Leia o fragmento de Memórias Póstumas de
Brás Cubas, de Machado de Assis:
“Talvez espante ao
leitor a franqueza com que lhe exponho e realço a minha mediocridade; advirta
que a franqueza é a primeira virtude de um defunto. Na vida, o olhar da
opinião, o contraste dos interesses, a luta das cobiças obrigam a gente a calar
os trapos velhos, a disfarçar os rasgões e os remendos, a não estender ao mundo
as revelações que faz à consciência; e o melhor da obrigação é quando, a força
de embaçar os outros, embaça-se um homem a si mesmo, porque em tal caso
poupa-se o vexame, que é uma sensação penosa e a hipocrisia, que é um vício
hediondo. Mas, na morte, que diferença! que desabafo! que liberdade! Como a
gente pode sacudir fora a capa, deitar ao fosso as lentejoulas, despregar-se,
despintar-se, desafeitar-se, confessar lisamente o que foi e o que deixou de
ser! Porque, em suma, já não há vizinhos, nem amigos, nem inimigos, nem
conhecidos, nem estranhos; não há plateia. O olhar da opinião, esse olhar agudo
e judicial, perde a virtude, logo que pisamos o território da morte; não digo
que ele se não estenda para cá, e nos não examine e julgue; mas a nós é que não
se nos dá do exame nem do julgamento. Senhores vivos, não há nada tão
incomensurável como o desdém dos finados.”

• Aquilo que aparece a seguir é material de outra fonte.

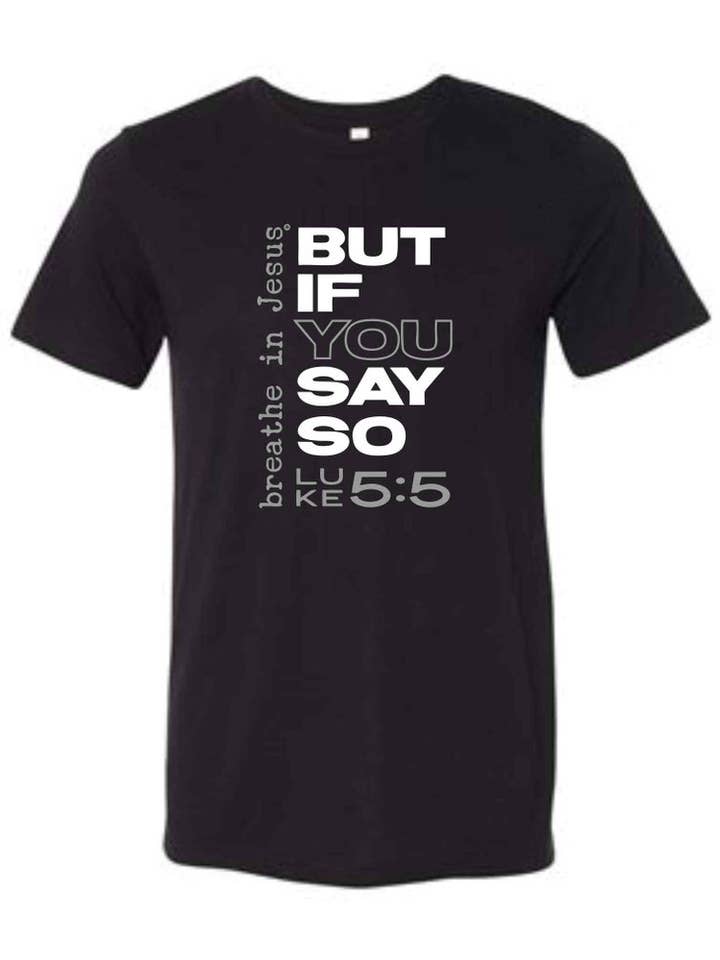 Luke 5:5 - Kurzarm-T-Shirt für den Großhandel von Breathe in Jesus®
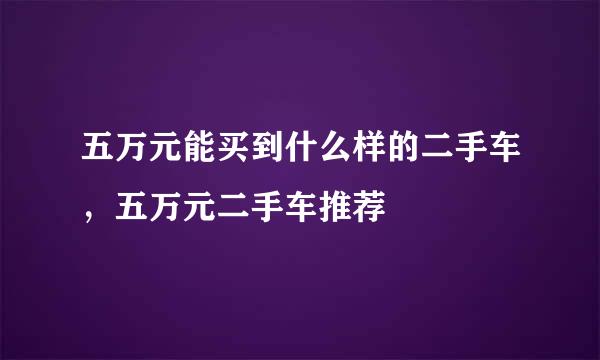 五万元能买到什么样的二手车,五万元二手车推荐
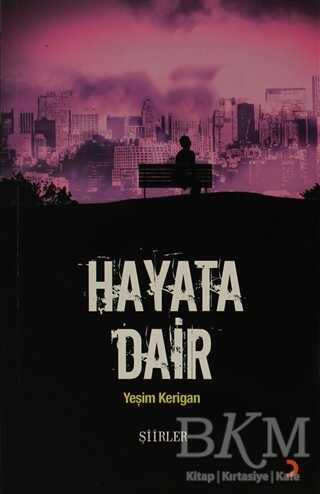 Hayata Dair - Şiir Kitapları | Avrupa Kitabevi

1) No trecho dado, o narrador, que é um
defunto, fala sobre as vantagens em estar
morto, no que se refere a poder falar e agir com verdade. Essa afirmação
fica bem expressa em uma das frases iniciais. Que frase seria essa?
2) O fragmento “Na vida, o olhar da
opinião, o contraste dos interesses, a luta das cobiças obrigam a gente a calar
os trapos velhos” expressa que característica própria da literatura realista?
3) O que o autor quis dizer com “Mas, na
morte, que diferença! que desabafo! que liberdade! Como a gente pode sacudir
fora a capa, deitar ao fosso as lentejoulas, despregar-se, despintar-se,
desafeitar-se, confessar lisamente o que foi e o que deixou de ser! Porque, em
suma, já não há vizinhos, nem amigos, nem inimigos, nem conhecidos, nem
estranhos; não há platéia”?
GABARITO
1) A frase “advirta que a
franqueza é a primeira virtude de um defunto”.
2) A crítica aos valores sociais
da época, em que as pessoas agiam de maneira falsa e hipócrita.
3) O autor mostra implicitamente
nesse trecho que, sendo morto, o personagem não precisa mais se preocupar com a
opinião alheia, estando livre para agir conforme sua própria consciência, sem
se preocupar se será julgado pelos outros.